Shuttle bugs: China scientists quiz US astronauts
Peking — The first American astronauts to visit China have drawn attention to the fledgling efforts of China's space program.
Shuttle veterans Cols. Jack Lousma and Gordon Fullerton have spent the past week in Peking, touring the sights and exchanging views with China's space experts.
Col. Lousma said he and his colleague were shown a 30-minute film showing a Chinese spacecraft carrying a dog in suborbital flight, then landing by parachute on rough terrain. He was told China had sent up and recovered dogs, rats, and fruit flies.
The two Americans were peppered with questions about weightlessness and about the practical details of their flight, including their space suits. According to Col. Lousma, properly speaking China does not have astronauts as yet. Rather they have been doing research with men in space suits, in high altitude chambers , centrifuges, and so forth.
China has so far lofted 12 satellites since 1970, Col. Lousma said. At present the Chinese have a two-stage rocket that can put a 4,000-pound payload into a 200-mile orbit. This is roughly comparable to the United States Titan I rocket of the mid-1960s. The astronauts were also told that the Chinese are working on a three-stage rocket that will put a communications satellite into geosynchronous orbit (about 22,500 miles up) in 1983 or 1984.
China startled the world in September 1981 when it put up three satellites simultaneously. This would indicate that the Chinese have been successful in developing a capability to launch multi-warhead missiles.

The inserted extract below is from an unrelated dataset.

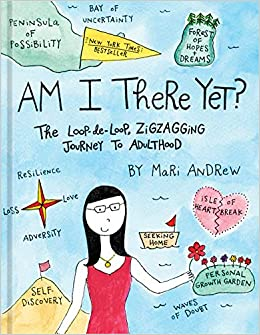 Am I there yet? : the loop-de-loop, zigzagging journey to adulthood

Representatives of the US National Aeronautics and Space Administration (NASA) visited China in 1979 and Chinese scientists have visited the US to learn of space-related research. Although there is no formal exchange agreement between NASA and its Chinese counterpart, Col. Lousma said the Chinese wanted to expand cooperation in all areas of high technology. Military questions did not come up during the visit, Col. Lousma said. The Chinese told him their main interest in space research was in meteorological and earth science data and in studies of the upper atmosphere.